— Begin Listed entries —

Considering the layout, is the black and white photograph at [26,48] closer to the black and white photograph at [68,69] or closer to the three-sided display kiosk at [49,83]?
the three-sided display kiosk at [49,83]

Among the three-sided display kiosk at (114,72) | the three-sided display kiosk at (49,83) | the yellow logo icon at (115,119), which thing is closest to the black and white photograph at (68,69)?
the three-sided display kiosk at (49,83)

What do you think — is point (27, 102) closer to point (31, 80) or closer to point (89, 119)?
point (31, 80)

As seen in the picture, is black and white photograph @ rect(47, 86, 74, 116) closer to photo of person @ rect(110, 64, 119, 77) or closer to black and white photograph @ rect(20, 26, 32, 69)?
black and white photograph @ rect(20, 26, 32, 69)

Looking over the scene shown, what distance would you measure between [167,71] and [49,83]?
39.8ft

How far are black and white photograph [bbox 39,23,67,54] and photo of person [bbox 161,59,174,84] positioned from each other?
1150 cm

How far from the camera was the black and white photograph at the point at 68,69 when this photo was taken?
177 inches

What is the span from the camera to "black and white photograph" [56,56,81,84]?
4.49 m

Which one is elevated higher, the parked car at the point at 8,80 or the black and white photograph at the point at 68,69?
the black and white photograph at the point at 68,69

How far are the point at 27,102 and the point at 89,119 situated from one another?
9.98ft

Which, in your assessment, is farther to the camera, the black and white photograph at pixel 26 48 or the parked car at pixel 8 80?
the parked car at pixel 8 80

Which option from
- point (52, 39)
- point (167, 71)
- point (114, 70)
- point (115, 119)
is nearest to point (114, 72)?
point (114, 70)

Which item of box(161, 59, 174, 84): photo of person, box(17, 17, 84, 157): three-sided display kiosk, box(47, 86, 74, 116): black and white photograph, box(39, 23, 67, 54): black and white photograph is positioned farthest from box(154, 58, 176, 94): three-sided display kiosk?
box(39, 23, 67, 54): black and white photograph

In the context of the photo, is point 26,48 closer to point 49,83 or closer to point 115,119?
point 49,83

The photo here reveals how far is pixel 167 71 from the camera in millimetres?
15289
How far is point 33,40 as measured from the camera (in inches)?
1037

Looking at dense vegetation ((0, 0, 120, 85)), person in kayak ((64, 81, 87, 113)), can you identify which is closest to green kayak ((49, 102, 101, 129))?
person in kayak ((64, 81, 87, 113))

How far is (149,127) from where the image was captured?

— End Listed entries —

■ **Required work**: Repeat the material without any changes, starting at the line that contains "How far are the" and ending at the last line of the material, with both of those lines included.

■ **Result for this task**:
How far are the point at 27,102 and the point at 89,119 situated from one another?
9.98ft

Which, in your assessment, is farther to the camera, the black and white photograph at pixel 26 48 or the parked car at pixel 8 80?
the parked car at pixel 8 80

Which option from
- point (52, 39)
- point (167, 71)
- point (114, 70)
- point (115, 119)
is nearest to point (114, 72)?
point (114, 70)

Which item of box(161, 59, 174, 84): photo of person, box(17, 17, 84, 157): three-sided display kiosk, box(47, 86, 74, 116): black and white photograph, box(39, 23, 67, 54): black and white photograph is positioned farthest from box(154, 58, 176, 94): three-sided display kiosk?
box(39, 23, 67, 54): black and white photograph

In the context of the photo, is point 26,48 closer to point 49,83 or closer to point 115,119?
point 49,83

The photo here reveals how far is pixel 167 71 from the camera in millimetres?
15289
How far is point 33,40 as measured from the camera (in inches)?
1037

Looking at dense vegetation ((0, 0, 120, 85)), person in kayak ((64, 81, 87, 113)), can you identify which is closest to green kayak ((49, 102, 101, 129))?
person in kayak ((64, 81, 87, 113))

How far is (149,127) from where the image was captured?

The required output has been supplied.